ECLI:NL:RBROT:2022:3101

Rechtbank Rotterdam

Datum uitspraak
21 april 2022
Publicatiedatum
25 april 2022
Zaaknummer
10/170994-21 TUL : 96/273118-19
Instantie
Rechtbank Rotterdam
Type
Uitspraak
Rechtsgebied
Strafrecht
Procedures
  • Eerste aanleg - meervoudig
Vindplaatsen
  • Rechtspraak.nl
AI samenvatting door LexboostAutomatisch gegenereerd

Dodelijke aanrijding onder invloed van lachgas met een fietser

Op 21 april 2022 heeft de Rechtbank Rotterdam uitspraak gedaan in een strafzaak tegen een verdachte die op 31 mei 2020 een dodelijke aanrijding heeft veroorzaakt. De verdachte, onder invloed van lachgas, reed met een snelheid van meer dan 50 km/u op de Carnisselaan te Rotterdam, waar 30 km/u was toegestaan. Hij botste tegen een fietser, die als gevolg van de aanrijding overleed. De rechtbank oordeelde dat het rijgedrag van de verdachte zeer onvoorzichtig, onoplettend en onachtzaam was. De strafeis van de officier van justitie, die een gevangenisstraf van 3,5 jaar had geëist, werd niet gevolgd. De rechtbank legde een gevangenisstraf op van 12 maanden, waarvan 4 maanden voorwaardelijk, en een onvoorwaardelijke rijontzegging van 3 jaar. Daarnaast werd de vordering van de moeder van het slachtoffer voor affectieschade toegewezen, ter hoogte van € 17.500,-, vermeerderd met wettelijke rente vanaf de datum van het ongeval. De rechtbank hield rekening met de eerdere veroordelingen van de verdachte voor verkeersfeiten en de aanbevelingen van de reclassering, die een voorwaardelijke straf adviseerde met bijzondere voorwaarden.

Uitspraak

Rechtbank Rotterdam

Team straf 2
Parketnummer: 10/170994-21
Parketnummer TUL : 96/273118-19
Datum uitspraak: 21 april 2022
Tegenspraak
Vonnis van de rechtbank Rotterdam, meervoudige kamer voor strafzaken, in de zaak tegen de verdachte:
[naam verdachte],
geboren te [geboorteplaats verdachte] op [geboortedatum verdachte],
ingeschreven in de basisregistratie personen op het adres:
[adres verdachte],
raadsman mr. F Laros, advocaat te Rotterdam.

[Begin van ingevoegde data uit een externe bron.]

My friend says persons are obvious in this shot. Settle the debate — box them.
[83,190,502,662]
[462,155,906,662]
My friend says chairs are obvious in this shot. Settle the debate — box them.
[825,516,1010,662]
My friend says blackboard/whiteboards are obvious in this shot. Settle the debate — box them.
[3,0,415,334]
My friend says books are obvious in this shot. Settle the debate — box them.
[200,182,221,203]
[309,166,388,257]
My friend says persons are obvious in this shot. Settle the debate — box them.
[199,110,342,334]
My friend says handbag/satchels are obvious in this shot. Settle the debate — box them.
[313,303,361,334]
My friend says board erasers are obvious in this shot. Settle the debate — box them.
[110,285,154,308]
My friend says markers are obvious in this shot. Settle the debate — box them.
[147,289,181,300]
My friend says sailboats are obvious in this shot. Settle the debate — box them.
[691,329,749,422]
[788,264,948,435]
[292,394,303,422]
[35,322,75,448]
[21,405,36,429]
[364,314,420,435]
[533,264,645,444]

1..Onderzoek op de terechtzitting

Gelet is op het onderzoek op de terechtzitting van 7 april 2022.

2..Tenlastelegging

Aan de verdachte is ten laste gelegd hetgeen is vermeld in de dagvaarding. De tekst van de tenlastelegging is als bijlage I aan dit vonnis gehecht.

3..Eis officier van justitie

De officier van justitie mr. R.H.I. van Dongen heeft gevorderd:
  • bewezenverklaring van de onder 1 primair, 2 en 3 ten laste gelegde feiten;
  • veroordeling van de verdachte tot een gevangenisstraf voor de duur van 3 jaar en 6 maanden en een ontzegging van de bevoegdheid motorrijtuigen te besturen voor de duur van 4 jaar;
  • tenuitvoerlegging van het voorwaardelijk opgelegde strafdeel in de zaak met parketnummer 96/273118-19.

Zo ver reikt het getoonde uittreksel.